Given text:
════════════════
1. This is a reference made to this Court by the learned Additional Sessions-Judge, Poona, and it raises a short question under the Bombay Tenancy and Agricultural Lands Act, 1948. The lands in question originally belonged to the undivided family consisting of Pandurang and his father. At the time of his father's death', Pandurang was a minor, and during his minority his uncle Kondaji managed his properties on his behalf. The lands in question have been let out to Vithal Ranguji for several years on oral tenancy. The rent due from the tenant was recovered by Kondaji in the past during the minority of Pandurang and it would appear that even after Pandurang became a major Kondaji still continued to manage the properties and to collect the rent from the tenant. On August 18, 1951, Kondaji passed a receipt to Vithal and the present proceedings have been commenced against Kondaji under the provisions of Section 81 of the Tenancy Act on the ground that the receipt which has been passed by Kondaji to the tenant Vithal is not in the form prescribed by the Act. Kondaji pleaded that he was not a landlord within the meaning of the Act, and though he did not dispute the allegation of the prosecution that the receipt given to the tenant was not in the prescribed form, he contended that failure to comply with the provisions of Section 26, Sub-section (2), would not make him liable to be punished under Section 81 of the Act. The learned Magistrate rejected this contention and found Kondaji guilty under Section 81(1) read with Section 26(2) of the Act. Accordingly he convicted him of the said offence and sentenced him to pay a fine of Rs. 15, in default to suffer simple imprisonment for one week. This order was challenged by the accused by a revisional application before the learned Additional Sessions Judge, Poona, and the learned Additional Sessions Judge was disposed to take the view that, since the accused was not a landlord within the meaning of the Tenancy Act, he could not be held to have committed any offence under Section 81 even though the receipt in question is not in the prescribed form. That is why he has made this reference to us and the short point which arises for our decision on this reference is whether the accused can be said to have committed an offence under Section 81 of the Tenancy Act.
2. Before answering this question, it would be relevant to refer to the material provisions of this Act. Section 2, Sub-section (18), defines a 'Tenant' as meaning.an agriculturist who holds land on lease and includes a person who is deemed to be a tenant under the provisions of this Act.
════════════════
Extracted data:
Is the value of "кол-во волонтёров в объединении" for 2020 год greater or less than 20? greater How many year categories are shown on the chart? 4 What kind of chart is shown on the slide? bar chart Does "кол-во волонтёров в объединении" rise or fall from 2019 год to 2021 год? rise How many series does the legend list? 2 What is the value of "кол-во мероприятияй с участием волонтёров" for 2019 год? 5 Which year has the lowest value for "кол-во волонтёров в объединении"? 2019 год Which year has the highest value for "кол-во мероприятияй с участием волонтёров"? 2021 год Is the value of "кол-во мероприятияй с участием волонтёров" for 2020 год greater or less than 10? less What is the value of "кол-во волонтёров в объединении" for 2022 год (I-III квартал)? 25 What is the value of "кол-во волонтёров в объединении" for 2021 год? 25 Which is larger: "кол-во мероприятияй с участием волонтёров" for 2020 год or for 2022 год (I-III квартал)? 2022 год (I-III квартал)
════════════════
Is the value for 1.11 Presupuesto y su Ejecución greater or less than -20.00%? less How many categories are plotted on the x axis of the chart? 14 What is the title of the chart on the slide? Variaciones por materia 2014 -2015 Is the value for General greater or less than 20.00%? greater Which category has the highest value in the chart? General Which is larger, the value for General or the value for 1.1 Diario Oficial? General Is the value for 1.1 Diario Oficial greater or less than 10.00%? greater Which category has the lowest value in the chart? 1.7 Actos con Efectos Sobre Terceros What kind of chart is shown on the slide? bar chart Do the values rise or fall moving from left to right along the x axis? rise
════════════════
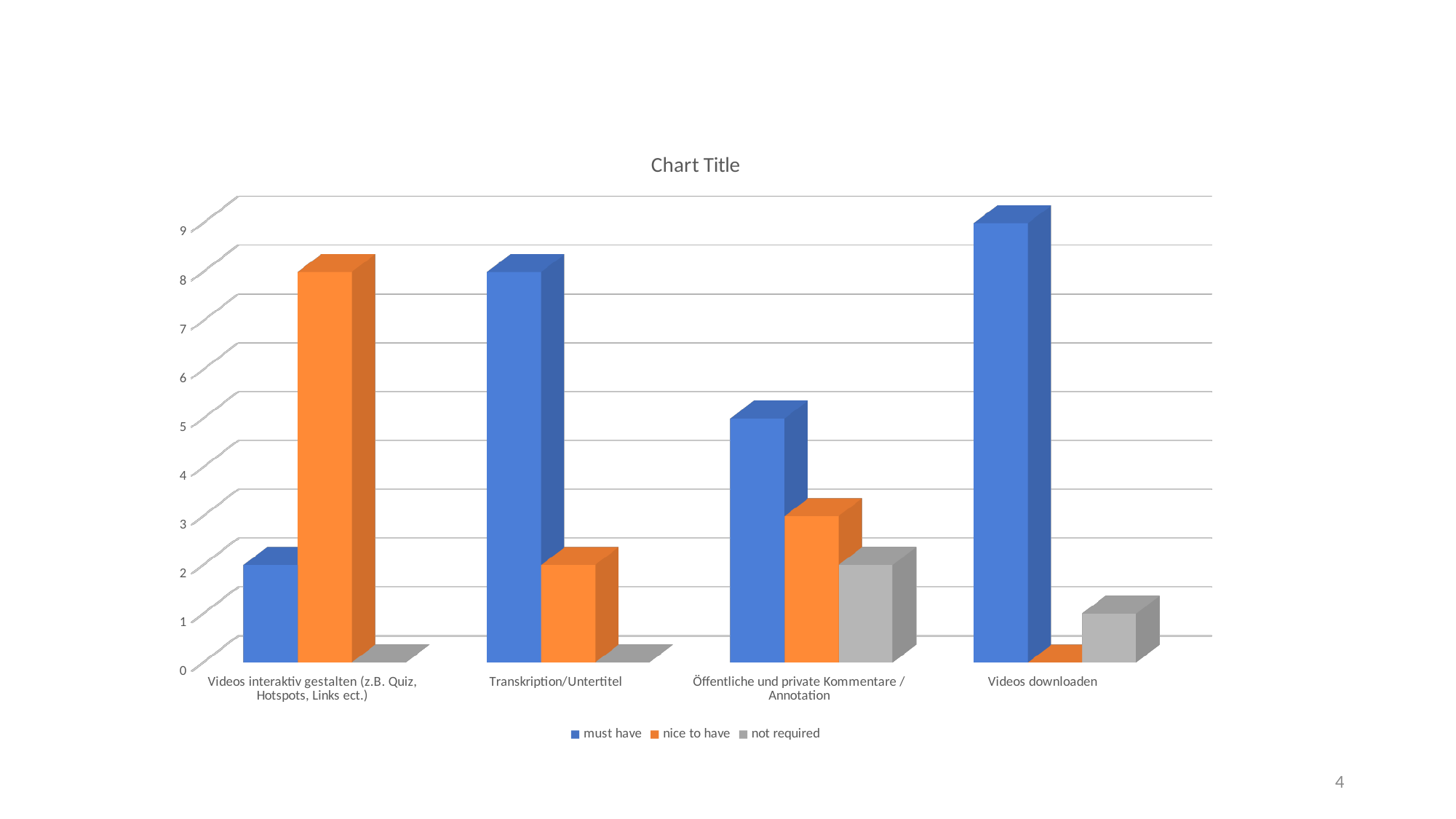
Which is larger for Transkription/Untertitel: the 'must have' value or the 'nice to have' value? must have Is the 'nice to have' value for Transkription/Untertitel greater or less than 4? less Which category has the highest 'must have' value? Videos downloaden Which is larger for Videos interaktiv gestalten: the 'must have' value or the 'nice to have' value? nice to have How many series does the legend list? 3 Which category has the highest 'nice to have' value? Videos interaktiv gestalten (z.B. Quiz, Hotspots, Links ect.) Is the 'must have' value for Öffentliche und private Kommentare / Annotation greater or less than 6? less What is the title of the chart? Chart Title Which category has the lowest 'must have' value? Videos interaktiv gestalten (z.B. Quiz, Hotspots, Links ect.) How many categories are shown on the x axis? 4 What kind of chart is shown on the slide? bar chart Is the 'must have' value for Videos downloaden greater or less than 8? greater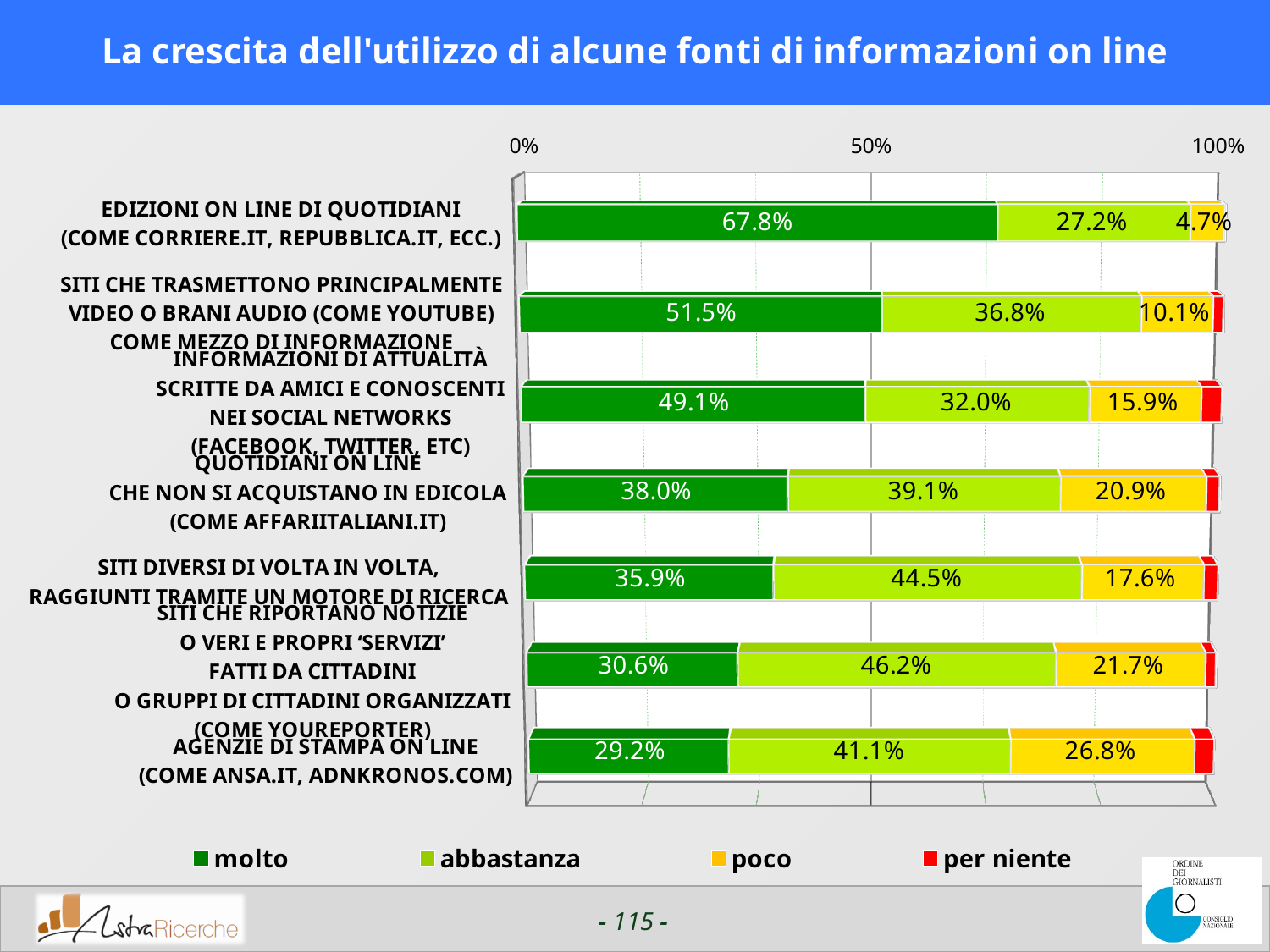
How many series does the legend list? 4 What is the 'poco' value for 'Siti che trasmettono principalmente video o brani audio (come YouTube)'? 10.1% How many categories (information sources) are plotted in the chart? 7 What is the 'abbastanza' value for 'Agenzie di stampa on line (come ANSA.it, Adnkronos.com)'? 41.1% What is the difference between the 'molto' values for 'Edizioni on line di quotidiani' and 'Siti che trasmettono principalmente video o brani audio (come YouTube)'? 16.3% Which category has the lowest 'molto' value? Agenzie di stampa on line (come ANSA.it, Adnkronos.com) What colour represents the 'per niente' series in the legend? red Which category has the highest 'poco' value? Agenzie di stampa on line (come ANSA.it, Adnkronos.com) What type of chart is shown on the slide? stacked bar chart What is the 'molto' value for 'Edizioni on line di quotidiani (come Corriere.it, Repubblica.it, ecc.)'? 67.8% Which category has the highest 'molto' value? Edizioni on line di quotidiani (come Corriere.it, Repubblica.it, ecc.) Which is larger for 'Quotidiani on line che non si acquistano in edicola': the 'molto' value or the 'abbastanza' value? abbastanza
════════════════
Things to do:
A. Please list every person named in the judgment.
B. According to the judgment, what sentence did the Magistrate impose on Kondaji?
C. Echo the passage of the judgment between "2. Before answering" and "the provisions of this Act.", inclusive.

Results of the exercise:
A. Pandurang, Kondaji, Vithal Ranguji

B. A fine of Rs. 15, or simple imprisonment for one week in default.

C.
2. Before answering this question, it would be relevant to refer to the material provisions of this Act. Section 2, Sub-section (18), defines a 'Tenant' as meaning.an agriculturist who holds land on lease and includes a person who is deemed to be a tenant under the provisions of this Act.